The system transceiver consists of a Raw handheld board connected to an analog RF front-end board. The two boards interface through an expansion connection built into the Raw handheld board. An overview of the full system can be seen in Figure 1.

The base design of the radio frequency front-end board was generously provided by Engim, Inc. The design consists of both 2.4GHz and 5GHz front-ends and can perform both transmission and reception. The front-end board performs transduction, frequency conversion, and conversion between the analog and digital domains. The output/input of the board is up to 80MHz of 12-bit digital data. A modified version of this design has been created to allow the necessary interfacing to the Raw handheld board. It provides signal level conversion as well as buffering and is controlled by the Raw handheld board through a serial interface across the expansion connector.

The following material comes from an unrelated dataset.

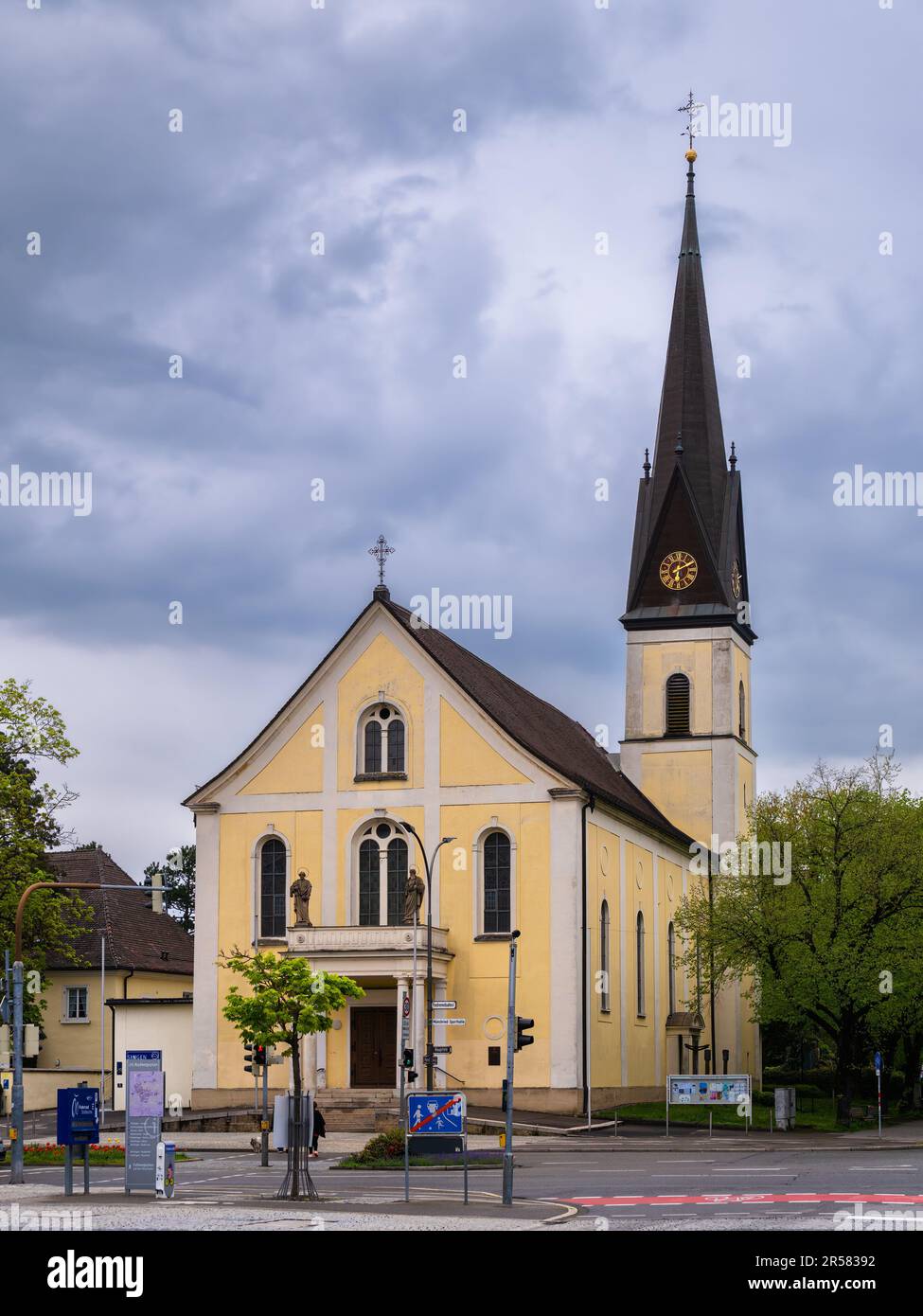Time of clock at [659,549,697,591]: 6:10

The Raw handheld board provides an FPGA to perform data reordering and conditioning to reformat the front-end's data for introduction onto Raw's static network. This FPGA also contains a controller state machine to allow Raw to more easily direct the front-end board. Once the data has been injected into Raw's network all further processing takes place on the Raw processor. Such processing includes baseband functions for the physical layer as well as higher layer functions such as MAC processing.

The 802.11a [1] and 802.11g [2] wireless network specifications were chosen for the initial system implementation. This choice was informed by multiple factors: the current and growing popularity of these high speed wireless networking specifications; the ability to utilize the same baseband for either operating frequency of the front-end board (5Ghz for 802.11a and 2.4GHz for 802.11g); and, most importantly, the use by both standards of OFDM for improved datarate. The use of OFDM by 802.11a/g creates an opportunity to directly shape and modify the frequency output of the system in the digital domain. This ability provides an interesting starting point for the development of future algorithms and protocols.

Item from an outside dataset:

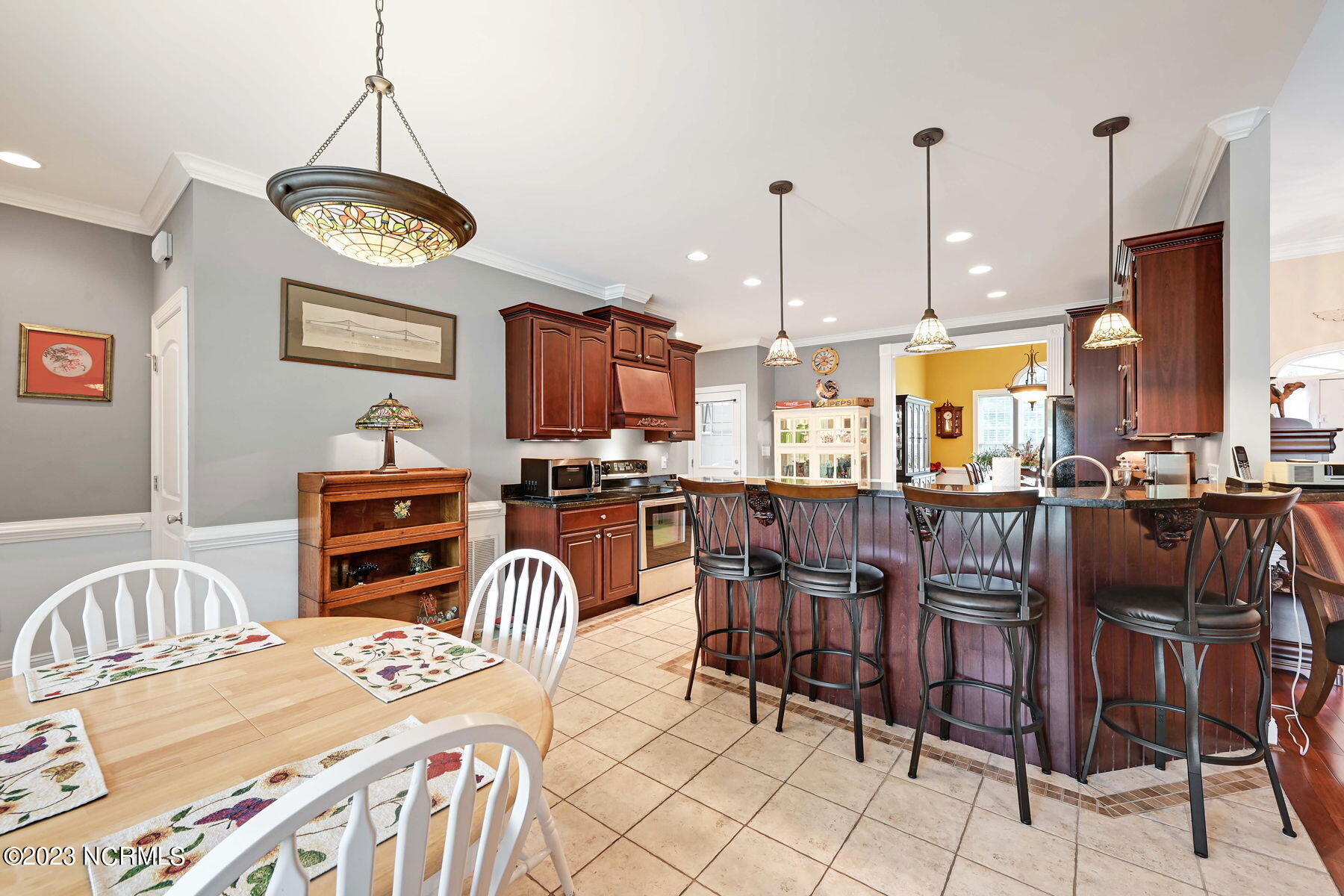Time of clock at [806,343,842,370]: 3:40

The streaming nature of the 802.11a/g baseband design provides an excellent opportunity to take advantage of the spatial pipelining capabilities of the Raw processor. The 802.11a/g baseband block diagram, along with a 802.11a/g receiver baseband mapping, is shown in Figure 2.

Progress & Future Work

The Raw handheld board and Raw processor have been completed and are functioning and available for use. The front-end RF board has also been completed and integrated with the Raw handheld board. The entire Raw wireless system has been use to both send and receive messages. The baseband software has been implemented and run on the Raw processor. Both a single tile version of the baseband and a parallelized multiple tile version of the baseband, as seen in Figure 2, are functioning, both in simulation and on the system hardware.

Work has begun exploring extensions to this system to take further advantage of the properties of the Raw architecture. Heavily parallelized versions of critical path system elements, such as the Viterbi Decoder and FFT blocks, have been implemented to significantly improve system performance. The improvements and trade-offs enabled by the ability of the Raw wireless system to arbitrarily replicate system functions and process multiple data streams concurrently, or the same data stream multiple times, is being investigated.

Research Support

This research is supported by DARPA, NSF, and the Oxygen Alliance.

References:

[1] IEEE Std 802.11a-1999. Wireless LAN Medium Access Control (MAC) and Physical Layer (PHY) specifications: High Speed Physical Layer in the 5GHz Band, July 1999.

[2] IEEE Std 802.11g-2003. Wireless LAN Medium Access Control (MAC) and Physical Layer (PHY) specifications: Further Higher Data Rate Extension in teh 2.4 GHz Band, June 2003.